Rente:Später ist besser

In der Wirtschaftspolitik bringt die schwarz-gelbe Koalition kaum etwas zustande. Das könnte sich nun ändern, denn sie will die Zuverdienstmöglichkeiten für Rentner verbessern. Das ist richtig - und passt zum Konzept der Rente mit 67.

Marc Beise

Die schwarz-gelbe Koalition ist so sehr mit der Rettung des Euro beschäftigt, dass sie in der Wirtschaftspolitik bisher wenig zustande gebracht hat. Wer wirkliche Reformen benennen will, womöglich mutig gegen den Zeitgeist durchgesetzt, muss zurück bis zur großen Koalition aus Union und SPD blicken (Rente mit 67) oder sogar bis in die Regierungszeit des rot-grünen Kanzlers Gerhard Schröder (Agenda 2010, Hartz IV). Alle diese Maßnahmen waren notwendig, sind aber bis heute unpopulär. Seit die SPD in der Opposition ist, vergeht kein Tag, an dem nicht irgendein Genosse versucht, von den alten Beschlüssen herunterzukommen.

Rentner - höhere Zuverdienstgrenzen

Die Rentner sollen künftig bessere Zuverdienstmöglichkeiten haben.

(Foto: dpa)

Das schlechte Image der Sozialreformen hängt auch damit zusammen, dass sie nicht als Teil eines Gesamtkonzepts zu erkennen waren. So wurden sie von den Bürgern von Anfang an als Bedrohung verstanden, man sah nur die Beschwernisse, nicht die Chancen. Beispiel Rente: Weil viele Arbeitnehmer im Betrieb gar nicht die Chance bekommen, bis zum regulären Rentenalter zu arbeiten, liegt der tatsächliche Rentenbeginn bei gut 62 Jahren; eine Verlängerung des Rentenalters ist damit faktisch eine Rentenkürzung. Hier will die Koalition nun nachbessern - endlich.

◇ ◇ ◇ ◇ ◇ ◇ ◇

- AUFGABENSTELLUNG -
Setze den Text über die Rente nach seinem letzten Satz fort. Die Einträge sind eigenständiges Material und gehören nicht zum Text über die Rente.

- DATENAUSZÜGE -

◇ ◇ ◇ ◇ ◇ ◇ ◇

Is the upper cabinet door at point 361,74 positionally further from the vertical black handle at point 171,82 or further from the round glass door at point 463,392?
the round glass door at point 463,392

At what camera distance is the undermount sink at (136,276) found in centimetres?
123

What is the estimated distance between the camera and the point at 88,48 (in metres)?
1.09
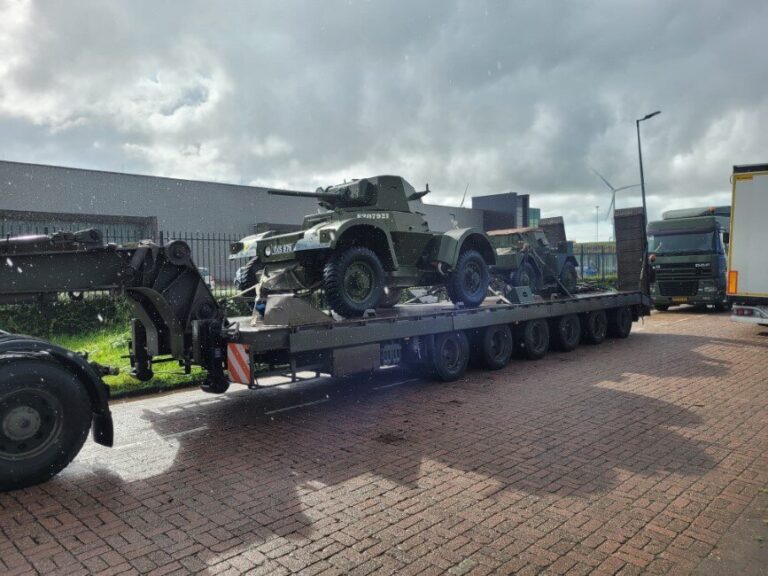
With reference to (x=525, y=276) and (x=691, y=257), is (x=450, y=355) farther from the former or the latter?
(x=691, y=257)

◇ ◇ ◇ ◇ ◇ ◇ ◇

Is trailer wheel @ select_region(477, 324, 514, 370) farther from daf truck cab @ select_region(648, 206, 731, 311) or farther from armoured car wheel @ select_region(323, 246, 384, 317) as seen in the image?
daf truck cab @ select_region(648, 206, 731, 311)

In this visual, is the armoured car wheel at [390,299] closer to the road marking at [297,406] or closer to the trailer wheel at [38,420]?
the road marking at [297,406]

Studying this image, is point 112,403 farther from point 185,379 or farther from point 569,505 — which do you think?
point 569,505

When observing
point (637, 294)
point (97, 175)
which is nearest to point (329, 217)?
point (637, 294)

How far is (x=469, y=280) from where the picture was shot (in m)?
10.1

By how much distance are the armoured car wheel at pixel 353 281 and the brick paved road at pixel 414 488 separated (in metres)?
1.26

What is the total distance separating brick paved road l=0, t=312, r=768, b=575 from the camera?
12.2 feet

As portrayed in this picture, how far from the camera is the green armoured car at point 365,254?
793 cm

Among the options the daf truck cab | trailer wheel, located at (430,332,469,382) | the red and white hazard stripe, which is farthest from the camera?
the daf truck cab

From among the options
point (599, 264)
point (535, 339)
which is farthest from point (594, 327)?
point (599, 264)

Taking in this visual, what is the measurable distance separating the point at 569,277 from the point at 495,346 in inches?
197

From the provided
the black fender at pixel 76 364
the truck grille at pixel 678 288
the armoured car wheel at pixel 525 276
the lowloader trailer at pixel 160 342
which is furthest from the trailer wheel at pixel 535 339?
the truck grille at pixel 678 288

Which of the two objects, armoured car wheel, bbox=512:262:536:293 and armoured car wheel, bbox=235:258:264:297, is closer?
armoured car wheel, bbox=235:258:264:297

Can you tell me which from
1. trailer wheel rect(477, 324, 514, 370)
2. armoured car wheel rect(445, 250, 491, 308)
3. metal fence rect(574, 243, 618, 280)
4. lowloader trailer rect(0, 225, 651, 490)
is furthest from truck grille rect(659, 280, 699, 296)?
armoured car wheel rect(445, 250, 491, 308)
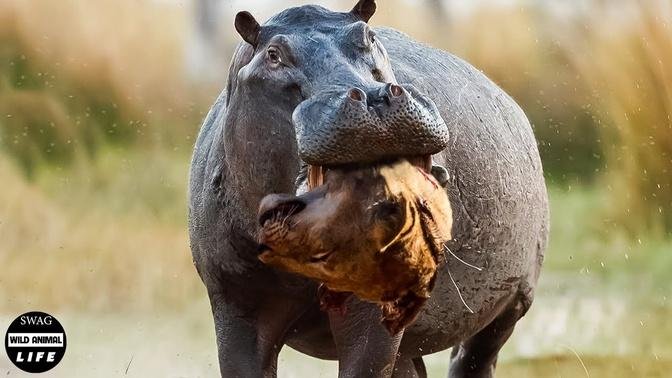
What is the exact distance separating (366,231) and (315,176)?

◇ ◇ ◇ ◇ ◇ ◇ ◇

- ERWARTETE AUSGABE -
Wer früher geht, wird künftig ordentlich dazu verdienen können; die Einzelheiten sind noch in der Planung. Bisher geht das nur bis 400 Euro, in Zukunft vielleicht bis zur Höhe des bisherigen Bruttoeinkommens.Ob die Neuregelung reicht, das Image der Rentenreform zu drehen, ist fraglich. Wenn ein Thema in der öffentlichen Wahrnehmung erst einmal negativ besetzt ist, wird die Neuorientierung zum Kraftakt.

Namentlich die Rente gehört zu den wunderlichsten Themen der deutschen Wirtschaftspolitik. Schon die Ankündigung einer Nullrunde in schlechten Jahren oder einer kleinen Rentenerhöhung in guten Jahren elektrisiert die Menschen. Die Verlegung des Rentenalters gilt vielen Deutschen immer noch als Akt des Teufels - obwohl die Umsetzung über viele Jahre bis 2029 gestreckt wird; schonender geht's kaum.

Dabei sind die Fakten selten so offensichtlich wie bei dieser Frage. Im Umlageverfahren finanzieren die Arbeitnehmer von heute über den Rentenbeitrag, der vom Bruttogehalt abgezogen wird, die Arbeitnehmer von gestern, also die Rentner. Das hat locker funktioniert, als drei Arbeitnehmer auf einen Rentner kamen. Heute aber kommen wegen der höheren Lebenserwartung und der schrumpfenden Geburtenzahlen zwei Arbeitnehmer auf einen Rentner, und irgendwann heißt es dann eins zu eins.

Mehr Freiheit für den Arbeitnehmer

Wer die Rentenkasse nicht dauerhaft zum milliardenschweren Zuschussbetrieb machen will, muss entweder die Beiträge erhöhen - oder die Renten senken. Oder - und das ist doch, sollte man meinen, ein genialer Schachzug - das Renteneintrittsalter verlängern. Arbeitnehmer zahlen länger ein, die Rente läuft kürzer.

Zumal diese Veränderung wundersamerweise zur biologischen Uhr der deutschen Gesellschaft passt. Die Menschen werden älter und bleiben im Schnitt länger fit. Ein Arbeitnehmer ist heute mit 65 nicht unbedingt ausgelaugt. Nichts spricht deshalb dagegen, dass er länger arbeitet - bei seinem bisherigen Unternehmen im Rahmen der gesetzlichen Lebensarbeitszeit - oder als Frührentner.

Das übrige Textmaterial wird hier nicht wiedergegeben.